Upgrade SkillGym from 0.6.0 to 0.8.0 and update the benchmark suite/docs for the v0.8 API.

Details:

  • Use the v0.8 Case type export instead of TestCase.
  • Adopt soft source-read guardrail assertions with deferred explain questions.
  • Document v0.8 repeat/retry/explain workflow notes.

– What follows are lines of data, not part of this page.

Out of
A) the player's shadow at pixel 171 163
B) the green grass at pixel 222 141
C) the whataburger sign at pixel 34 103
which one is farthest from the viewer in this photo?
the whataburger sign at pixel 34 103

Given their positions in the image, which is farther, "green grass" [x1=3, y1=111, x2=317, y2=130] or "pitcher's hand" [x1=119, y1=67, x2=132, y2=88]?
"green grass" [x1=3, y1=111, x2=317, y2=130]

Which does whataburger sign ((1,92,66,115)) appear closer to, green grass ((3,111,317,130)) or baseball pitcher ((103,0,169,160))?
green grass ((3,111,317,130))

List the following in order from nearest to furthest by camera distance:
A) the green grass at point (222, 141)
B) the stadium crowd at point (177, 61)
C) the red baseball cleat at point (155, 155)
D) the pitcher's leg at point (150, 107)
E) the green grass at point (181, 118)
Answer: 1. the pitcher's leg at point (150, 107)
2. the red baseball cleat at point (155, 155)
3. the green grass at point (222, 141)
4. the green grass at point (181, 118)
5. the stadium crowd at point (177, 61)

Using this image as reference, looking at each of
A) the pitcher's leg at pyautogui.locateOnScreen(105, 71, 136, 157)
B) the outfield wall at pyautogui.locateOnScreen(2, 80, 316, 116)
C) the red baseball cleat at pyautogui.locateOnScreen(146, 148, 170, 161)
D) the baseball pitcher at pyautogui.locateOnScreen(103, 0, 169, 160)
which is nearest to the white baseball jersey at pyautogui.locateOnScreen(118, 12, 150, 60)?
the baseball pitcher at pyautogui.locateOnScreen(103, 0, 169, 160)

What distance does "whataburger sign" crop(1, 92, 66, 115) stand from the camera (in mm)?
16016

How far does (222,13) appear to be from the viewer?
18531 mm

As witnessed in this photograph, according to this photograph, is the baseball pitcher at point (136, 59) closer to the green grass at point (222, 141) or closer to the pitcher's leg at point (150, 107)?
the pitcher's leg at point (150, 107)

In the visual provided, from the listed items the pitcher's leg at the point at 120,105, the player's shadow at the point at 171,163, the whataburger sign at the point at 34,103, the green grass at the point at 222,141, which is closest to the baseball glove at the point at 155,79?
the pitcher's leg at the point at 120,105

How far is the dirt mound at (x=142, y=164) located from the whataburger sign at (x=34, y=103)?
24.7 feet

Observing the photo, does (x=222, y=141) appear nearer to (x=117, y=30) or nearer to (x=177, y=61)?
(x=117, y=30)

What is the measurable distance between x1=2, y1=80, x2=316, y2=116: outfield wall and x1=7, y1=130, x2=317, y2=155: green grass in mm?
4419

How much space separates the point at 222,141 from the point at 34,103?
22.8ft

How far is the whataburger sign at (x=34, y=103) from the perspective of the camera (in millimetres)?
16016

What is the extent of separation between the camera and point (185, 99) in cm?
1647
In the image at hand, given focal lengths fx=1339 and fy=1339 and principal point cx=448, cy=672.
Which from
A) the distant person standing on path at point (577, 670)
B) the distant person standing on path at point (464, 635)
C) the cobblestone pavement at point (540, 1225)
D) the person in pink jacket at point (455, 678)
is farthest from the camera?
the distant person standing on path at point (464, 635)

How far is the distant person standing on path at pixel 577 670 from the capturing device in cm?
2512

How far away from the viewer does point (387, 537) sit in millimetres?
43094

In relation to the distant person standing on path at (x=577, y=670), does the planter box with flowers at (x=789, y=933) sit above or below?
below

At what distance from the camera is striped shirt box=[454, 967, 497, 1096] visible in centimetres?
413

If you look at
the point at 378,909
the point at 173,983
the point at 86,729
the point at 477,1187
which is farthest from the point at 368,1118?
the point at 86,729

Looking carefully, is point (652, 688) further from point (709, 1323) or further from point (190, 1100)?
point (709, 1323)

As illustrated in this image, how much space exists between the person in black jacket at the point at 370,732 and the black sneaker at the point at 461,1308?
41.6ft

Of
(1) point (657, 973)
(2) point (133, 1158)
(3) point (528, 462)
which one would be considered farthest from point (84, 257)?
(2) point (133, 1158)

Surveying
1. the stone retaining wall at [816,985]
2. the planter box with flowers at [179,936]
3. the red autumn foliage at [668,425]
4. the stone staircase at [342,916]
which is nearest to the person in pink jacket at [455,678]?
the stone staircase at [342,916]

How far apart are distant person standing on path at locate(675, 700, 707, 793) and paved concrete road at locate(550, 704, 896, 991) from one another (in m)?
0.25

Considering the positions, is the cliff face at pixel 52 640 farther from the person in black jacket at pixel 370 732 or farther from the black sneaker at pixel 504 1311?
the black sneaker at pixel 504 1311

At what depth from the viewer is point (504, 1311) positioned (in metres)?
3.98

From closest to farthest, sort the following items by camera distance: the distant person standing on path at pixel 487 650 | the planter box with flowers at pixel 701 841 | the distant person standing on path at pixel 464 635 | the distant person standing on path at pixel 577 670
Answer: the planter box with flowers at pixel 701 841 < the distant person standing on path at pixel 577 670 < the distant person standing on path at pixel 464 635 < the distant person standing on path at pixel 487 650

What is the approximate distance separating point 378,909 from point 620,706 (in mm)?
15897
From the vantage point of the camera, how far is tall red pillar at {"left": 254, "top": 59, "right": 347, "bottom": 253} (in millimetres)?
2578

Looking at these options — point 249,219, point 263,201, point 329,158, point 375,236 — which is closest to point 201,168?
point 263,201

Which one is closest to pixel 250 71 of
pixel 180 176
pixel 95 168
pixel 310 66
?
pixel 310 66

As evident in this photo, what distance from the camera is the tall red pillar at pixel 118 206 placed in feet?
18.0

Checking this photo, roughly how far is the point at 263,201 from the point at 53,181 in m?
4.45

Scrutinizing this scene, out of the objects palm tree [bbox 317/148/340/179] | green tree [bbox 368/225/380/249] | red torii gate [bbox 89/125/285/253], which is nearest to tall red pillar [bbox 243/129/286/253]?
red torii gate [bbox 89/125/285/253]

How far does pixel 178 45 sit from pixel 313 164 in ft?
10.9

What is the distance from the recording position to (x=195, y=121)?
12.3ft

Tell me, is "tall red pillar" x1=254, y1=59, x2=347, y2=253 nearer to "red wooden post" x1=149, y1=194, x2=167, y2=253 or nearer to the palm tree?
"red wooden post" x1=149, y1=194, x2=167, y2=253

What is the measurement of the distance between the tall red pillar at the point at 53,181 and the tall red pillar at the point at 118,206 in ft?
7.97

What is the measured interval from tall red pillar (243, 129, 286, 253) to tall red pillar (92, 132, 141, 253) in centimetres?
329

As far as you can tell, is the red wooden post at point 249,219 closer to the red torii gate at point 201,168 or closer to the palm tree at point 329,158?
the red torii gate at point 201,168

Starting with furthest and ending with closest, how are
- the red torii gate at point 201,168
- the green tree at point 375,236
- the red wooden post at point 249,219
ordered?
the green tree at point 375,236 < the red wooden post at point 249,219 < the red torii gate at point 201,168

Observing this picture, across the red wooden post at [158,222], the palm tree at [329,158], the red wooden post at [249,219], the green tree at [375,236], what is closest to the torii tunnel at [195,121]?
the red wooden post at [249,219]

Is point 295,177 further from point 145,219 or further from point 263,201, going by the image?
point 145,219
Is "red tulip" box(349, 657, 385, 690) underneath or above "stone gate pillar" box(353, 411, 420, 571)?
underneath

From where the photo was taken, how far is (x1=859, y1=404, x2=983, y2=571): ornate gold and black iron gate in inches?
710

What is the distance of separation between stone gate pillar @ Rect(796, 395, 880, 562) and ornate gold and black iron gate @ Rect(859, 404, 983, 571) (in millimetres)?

Touched files: 4. Scope stayed within SkillGym tooling/tests/docs.

Known gaps:

  • Full SkillGym run had 2 stochastic agent-output failures, both passed on targeted rerun.
  • SkillGym maintainer notes: TestCase export removal, skillgym run --help behavior, parallel SIGINT/SIGTERM listener warning, and v0.8 changelog missing from the tag.

Validation

  • pnpm format
  • pnpm check:tooling
  • pnpm test:skillgym (140/142 executions passed; reran both failed case/runner pairs successfully)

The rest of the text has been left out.